Schley next participated in two important preliminaries for the reconquest of the Philippines. She landed troops on Morotai on 9 September, and, on 17 October, formed part of the APD group that occupied the small islands at the mouth of Leyte Gulf, clearing the way for the invasion of Leyte three days later.

After a month of convoy operations, Schley joined the task group which carried out landings in Ormoc Bay on 7 December. The group came under intense kamikaze attack; although her sister ship, , was sunk, Schley escaped damage. She then participated in the landings at Mindoro on 15 December 1944 and at Lingayen on 9 January 1945; and, during each operation, evaded an attacking kamikaze. At Mindoro, American planes shot down the kamikaze a scant thousand yards from Schley. At Lingayen, the kamikaze veered off at the last minute to attack another ship but missed. Schley remained on patrol off Lingayen until 18 January.

====1945–1946====
On 15 February, she landed troops at Mariveles Bay in order to cut off Japanese escape routes during the assault on Manila Bay and, two days later, put troops ashore under enemy fire on Corregidor, climaxing and completing her operations in the Philippines.
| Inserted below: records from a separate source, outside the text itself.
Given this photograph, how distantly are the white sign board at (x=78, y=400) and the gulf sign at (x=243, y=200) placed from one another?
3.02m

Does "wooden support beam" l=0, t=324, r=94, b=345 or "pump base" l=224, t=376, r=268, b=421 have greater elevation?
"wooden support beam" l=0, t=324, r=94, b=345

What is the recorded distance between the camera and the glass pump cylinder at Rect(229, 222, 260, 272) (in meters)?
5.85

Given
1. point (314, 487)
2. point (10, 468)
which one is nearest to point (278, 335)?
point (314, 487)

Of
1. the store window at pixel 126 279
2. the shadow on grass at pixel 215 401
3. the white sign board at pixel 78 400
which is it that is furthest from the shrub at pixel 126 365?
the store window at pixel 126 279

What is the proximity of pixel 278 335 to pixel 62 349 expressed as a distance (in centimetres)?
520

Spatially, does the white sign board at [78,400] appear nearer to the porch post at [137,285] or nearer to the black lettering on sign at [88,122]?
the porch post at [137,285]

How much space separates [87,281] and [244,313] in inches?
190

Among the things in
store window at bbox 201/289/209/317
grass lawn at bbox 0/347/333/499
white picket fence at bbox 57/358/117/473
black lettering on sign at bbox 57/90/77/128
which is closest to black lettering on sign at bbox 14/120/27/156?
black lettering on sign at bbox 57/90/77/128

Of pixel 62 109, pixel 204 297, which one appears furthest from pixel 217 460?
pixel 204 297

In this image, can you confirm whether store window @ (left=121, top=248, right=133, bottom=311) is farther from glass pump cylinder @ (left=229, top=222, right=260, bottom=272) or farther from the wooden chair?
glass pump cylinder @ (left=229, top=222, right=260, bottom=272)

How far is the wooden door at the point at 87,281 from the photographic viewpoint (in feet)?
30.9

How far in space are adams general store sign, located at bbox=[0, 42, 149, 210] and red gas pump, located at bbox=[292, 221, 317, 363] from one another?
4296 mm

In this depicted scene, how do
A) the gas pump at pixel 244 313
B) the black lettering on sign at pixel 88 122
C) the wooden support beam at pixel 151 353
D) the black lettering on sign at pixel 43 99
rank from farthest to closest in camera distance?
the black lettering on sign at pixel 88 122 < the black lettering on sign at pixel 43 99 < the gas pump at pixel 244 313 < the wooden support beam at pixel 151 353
Schley departed Manila Bay on the 19th and left the Philippines for Ulithi on 25 February. She then escorted convoys in the western Pacific, and was briefly at Okinawa with one from 26 April to 28 April. On 29 May, Schley arrived at San Diego for repairs, and was redesignated DD-103 effective 5 July "for duty as rear-area escort and training vessel", as she was then too worn out for further front-line service. She was still under overhaul when the war ended, and after being made seaworthy, sailed on 17 September 1945 for inactivation at Philadelphia. Schley was decommissioned on 9 November 1945 and struck from the Navy list on 5 December 1945. Scrapping was completed by the Philadelphia Navy Yard on 29 March 1946.

==Awards==
Schley received 11 battle stars for her duty in World War II.